(Collected data entries)
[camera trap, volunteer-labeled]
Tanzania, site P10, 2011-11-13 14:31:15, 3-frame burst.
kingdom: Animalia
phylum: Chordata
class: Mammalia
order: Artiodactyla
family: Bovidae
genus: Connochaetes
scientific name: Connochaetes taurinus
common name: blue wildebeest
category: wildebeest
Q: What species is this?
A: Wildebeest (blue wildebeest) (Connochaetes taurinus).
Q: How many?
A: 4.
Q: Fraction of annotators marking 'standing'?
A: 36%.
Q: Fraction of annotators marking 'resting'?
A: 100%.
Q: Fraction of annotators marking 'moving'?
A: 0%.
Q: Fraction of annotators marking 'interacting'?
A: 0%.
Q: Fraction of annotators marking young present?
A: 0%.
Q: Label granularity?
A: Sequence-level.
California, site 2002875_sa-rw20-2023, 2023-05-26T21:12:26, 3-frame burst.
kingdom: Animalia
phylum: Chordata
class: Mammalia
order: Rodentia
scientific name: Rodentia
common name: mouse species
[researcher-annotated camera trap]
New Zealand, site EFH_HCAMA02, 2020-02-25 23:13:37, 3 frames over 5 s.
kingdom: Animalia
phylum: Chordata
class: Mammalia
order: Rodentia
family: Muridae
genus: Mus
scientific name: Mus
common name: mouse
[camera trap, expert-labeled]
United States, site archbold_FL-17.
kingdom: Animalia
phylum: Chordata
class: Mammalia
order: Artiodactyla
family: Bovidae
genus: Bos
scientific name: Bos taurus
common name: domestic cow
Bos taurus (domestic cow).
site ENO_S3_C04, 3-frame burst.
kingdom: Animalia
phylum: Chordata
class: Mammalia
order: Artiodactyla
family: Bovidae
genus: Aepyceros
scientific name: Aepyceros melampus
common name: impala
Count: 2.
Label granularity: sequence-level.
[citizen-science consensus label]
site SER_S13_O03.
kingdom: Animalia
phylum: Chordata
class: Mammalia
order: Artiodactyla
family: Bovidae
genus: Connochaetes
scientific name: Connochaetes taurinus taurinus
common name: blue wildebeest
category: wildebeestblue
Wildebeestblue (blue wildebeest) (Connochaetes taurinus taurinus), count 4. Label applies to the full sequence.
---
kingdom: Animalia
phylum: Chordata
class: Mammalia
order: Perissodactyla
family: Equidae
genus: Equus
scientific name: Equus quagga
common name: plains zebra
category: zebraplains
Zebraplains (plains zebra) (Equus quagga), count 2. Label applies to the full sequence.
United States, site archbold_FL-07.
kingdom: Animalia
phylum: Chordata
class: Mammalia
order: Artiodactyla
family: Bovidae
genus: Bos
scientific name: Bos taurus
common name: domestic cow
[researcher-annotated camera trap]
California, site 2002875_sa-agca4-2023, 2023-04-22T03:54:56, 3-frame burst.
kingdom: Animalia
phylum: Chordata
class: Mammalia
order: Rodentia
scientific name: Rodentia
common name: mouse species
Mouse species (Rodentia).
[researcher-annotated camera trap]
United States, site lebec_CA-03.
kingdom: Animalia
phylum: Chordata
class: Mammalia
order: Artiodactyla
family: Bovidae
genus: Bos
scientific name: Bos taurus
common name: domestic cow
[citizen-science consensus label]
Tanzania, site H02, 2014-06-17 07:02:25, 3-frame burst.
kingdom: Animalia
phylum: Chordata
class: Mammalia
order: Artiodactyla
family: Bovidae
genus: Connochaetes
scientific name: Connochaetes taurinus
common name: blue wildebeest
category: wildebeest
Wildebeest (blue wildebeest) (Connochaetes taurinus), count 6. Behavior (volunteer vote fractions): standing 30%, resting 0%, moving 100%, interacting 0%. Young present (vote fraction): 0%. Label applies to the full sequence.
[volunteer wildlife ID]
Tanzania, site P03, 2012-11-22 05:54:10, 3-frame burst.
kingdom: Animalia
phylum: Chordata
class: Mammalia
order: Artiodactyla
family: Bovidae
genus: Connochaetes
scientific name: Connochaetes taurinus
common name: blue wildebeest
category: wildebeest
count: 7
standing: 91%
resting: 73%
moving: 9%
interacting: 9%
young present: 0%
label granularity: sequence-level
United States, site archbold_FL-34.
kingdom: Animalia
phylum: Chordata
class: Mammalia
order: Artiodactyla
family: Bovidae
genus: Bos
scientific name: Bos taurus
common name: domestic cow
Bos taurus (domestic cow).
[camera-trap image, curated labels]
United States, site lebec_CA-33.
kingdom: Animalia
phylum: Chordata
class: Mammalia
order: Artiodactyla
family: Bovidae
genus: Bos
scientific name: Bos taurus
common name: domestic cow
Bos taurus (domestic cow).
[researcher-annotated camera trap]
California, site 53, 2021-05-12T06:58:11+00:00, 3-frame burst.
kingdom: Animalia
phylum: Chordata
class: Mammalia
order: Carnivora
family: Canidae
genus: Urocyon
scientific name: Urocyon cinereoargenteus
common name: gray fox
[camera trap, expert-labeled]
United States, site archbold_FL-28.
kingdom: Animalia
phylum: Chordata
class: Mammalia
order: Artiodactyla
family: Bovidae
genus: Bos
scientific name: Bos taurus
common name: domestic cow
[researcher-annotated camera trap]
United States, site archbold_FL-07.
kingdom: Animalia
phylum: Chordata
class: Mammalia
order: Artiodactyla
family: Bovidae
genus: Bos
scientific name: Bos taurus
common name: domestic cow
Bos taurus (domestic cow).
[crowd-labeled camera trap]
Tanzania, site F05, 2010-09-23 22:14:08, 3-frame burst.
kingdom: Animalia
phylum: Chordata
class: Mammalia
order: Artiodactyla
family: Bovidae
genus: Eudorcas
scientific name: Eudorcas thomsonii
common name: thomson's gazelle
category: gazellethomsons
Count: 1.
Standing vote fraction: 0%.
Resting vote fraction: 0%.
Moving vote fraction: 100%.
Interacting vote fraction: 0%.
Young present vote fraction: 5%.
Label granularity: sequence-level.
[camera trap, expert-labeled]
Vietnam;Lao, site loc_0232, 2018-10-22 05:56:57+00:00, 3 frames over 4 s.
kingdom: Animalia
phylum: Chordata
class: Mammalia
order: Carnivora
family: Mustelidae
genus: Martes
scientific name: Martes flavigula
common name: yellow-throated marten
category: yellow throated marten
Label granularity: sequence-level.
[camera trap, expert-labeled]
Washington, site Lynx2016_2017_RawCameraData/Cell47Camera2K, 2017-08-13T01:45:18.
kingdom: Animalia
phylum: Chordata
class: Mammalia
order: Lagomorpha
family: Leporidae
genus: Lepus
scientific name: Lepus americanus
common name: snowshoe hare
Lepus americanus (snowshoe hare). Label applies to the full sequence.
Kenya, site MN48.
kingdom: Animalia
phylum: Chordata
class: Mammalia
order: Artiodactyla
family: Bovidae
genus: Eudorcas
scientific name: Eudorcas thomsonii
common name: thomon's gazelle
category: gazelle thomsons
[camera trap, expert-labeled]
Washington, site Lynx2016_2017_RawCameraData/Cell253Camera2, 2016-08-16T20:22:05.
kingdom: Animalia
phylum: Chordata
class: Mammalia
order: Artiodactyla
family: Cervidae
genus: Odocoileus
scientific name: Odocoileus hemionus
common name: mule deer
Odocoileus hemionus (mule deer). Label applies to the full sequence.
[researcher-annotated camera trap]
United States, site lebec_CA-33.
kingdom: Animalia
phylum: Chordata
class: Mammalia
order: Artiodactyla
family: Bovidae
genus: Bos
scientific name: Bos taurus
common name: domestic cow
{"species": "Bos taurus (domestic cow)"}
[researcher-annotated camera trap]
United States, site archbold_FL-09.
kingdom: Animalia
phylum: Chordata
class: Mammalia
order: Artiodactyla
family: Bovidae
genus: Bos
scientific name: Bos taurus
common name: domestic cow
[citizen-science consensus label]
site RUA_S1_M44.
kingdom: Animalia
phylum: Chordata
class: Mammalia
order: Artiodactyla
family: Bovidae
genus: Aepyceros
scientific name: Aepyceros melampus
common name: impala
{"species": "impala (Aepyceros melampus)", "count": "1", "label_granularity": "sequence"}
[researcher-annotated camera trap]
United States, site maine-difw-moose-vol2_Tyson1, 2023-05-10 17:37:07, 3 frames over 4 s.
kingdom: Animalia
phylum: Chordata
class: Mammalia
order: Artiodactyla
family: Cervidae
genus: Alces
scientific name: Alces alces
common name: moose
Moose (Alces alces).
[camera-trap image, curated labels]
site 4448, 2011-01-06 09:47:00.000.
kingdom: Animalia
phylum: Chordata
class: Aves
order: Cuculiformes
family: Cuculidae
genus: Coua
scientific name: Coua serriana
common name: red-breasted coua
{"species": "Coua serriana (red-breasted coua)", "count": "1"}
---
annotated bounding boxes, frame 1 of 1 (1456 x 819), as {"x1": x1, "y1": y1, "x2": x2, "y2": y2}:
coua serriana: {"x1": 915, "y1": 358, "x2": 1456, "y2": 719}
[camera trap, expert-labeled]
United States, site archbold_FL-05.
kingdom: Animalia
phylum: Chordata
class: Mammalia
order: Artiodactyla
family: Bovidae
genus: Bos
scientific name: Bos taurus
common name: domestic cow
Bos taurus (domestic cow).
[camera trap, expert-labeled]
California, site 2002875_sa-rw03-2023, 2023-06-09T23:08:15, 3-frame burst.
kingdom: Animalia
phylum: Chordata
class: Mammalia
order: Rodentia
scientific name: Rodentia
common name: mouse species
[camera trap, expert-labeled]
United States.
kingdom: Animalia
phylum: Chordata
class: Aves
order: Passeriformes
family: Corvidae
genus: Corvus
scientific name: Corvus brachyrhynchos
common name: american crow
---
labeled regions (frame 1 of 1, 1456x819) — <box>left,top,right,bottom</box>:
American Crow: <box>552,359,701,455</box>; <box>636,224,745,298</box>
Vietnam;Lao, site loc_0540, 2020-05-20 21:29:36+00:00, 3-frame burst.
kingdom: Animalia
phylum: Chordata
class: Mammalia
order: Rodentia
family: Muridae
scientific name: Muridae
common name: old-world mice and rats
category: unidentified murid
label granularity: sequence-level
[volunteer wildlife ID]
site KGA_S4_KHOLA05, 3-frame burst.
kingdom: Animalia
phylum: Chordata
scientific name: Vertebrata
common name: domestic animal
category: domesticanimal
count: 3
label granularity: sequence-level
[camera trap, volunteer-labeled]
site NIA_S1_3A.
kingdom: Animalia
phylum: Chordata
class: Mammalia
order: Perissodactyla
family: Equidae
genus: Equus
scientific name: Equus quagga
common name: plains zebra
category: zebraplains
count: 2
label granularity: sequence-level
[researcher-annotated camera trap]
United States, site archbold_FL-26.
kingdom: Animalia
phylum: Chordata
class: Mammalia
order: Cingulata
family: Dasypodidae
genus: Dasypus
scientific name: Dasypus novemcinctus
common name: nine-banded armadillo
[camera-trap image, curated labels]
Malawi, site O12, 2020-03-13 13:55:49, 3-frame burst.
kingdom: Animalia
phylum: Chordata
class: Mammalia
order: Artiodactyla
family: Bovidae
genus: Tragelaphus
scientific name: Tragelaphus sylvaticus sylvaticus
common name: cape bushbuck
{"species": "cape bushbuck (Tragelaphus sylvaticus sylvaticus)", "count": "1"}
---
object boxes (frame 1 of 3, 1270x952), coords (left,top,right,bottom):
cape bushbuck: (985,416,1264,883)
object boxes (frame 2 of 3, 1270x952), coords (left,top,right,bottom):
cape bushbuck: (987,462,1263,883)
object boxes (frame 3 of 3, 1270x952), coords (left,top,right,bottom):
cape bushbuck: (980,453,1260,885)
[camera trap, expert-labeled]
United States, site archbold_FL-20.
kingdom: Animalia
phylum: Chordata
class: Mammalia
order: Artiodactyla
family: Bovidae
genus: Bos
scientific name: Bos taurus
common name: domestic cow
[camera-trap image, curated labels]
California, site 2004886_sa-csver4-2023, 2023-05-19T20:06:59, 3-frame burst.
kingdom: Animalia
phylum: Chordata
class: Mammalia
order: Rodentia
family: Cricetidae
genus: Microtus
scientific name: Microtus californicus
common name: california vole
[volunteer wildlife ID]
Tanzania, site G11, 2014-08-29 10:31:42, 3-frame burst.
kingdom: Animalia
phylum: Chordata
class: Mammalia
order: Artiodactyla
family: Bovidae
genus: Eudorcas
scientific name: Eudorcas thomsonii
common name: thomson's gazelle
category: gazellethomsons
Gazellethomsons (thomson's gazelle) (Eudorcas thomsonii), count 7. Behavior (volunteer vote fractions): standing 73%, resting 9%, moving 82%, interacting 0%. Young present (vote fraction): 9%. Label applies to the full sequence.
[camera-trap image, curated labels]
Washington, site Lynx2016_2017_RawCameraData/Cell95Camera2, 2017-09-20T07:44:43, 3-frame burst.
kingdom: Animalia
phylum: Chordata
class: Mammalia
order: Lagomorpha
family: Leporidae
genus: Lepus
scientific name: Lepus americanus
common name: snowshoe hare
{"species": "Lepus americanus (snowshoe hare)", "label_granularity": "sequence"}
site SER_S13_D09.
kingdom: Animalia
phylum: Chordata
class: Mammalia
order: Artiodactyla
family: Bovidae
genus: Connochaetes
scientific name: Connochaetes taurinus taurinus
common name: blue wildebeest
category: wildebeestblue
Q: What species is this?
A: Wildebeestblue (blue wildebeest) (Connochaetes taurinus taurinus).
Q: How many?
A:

**Brief**
Within the entries above, how many lines contain "marking"? Respond with the number only.

**Solution**
5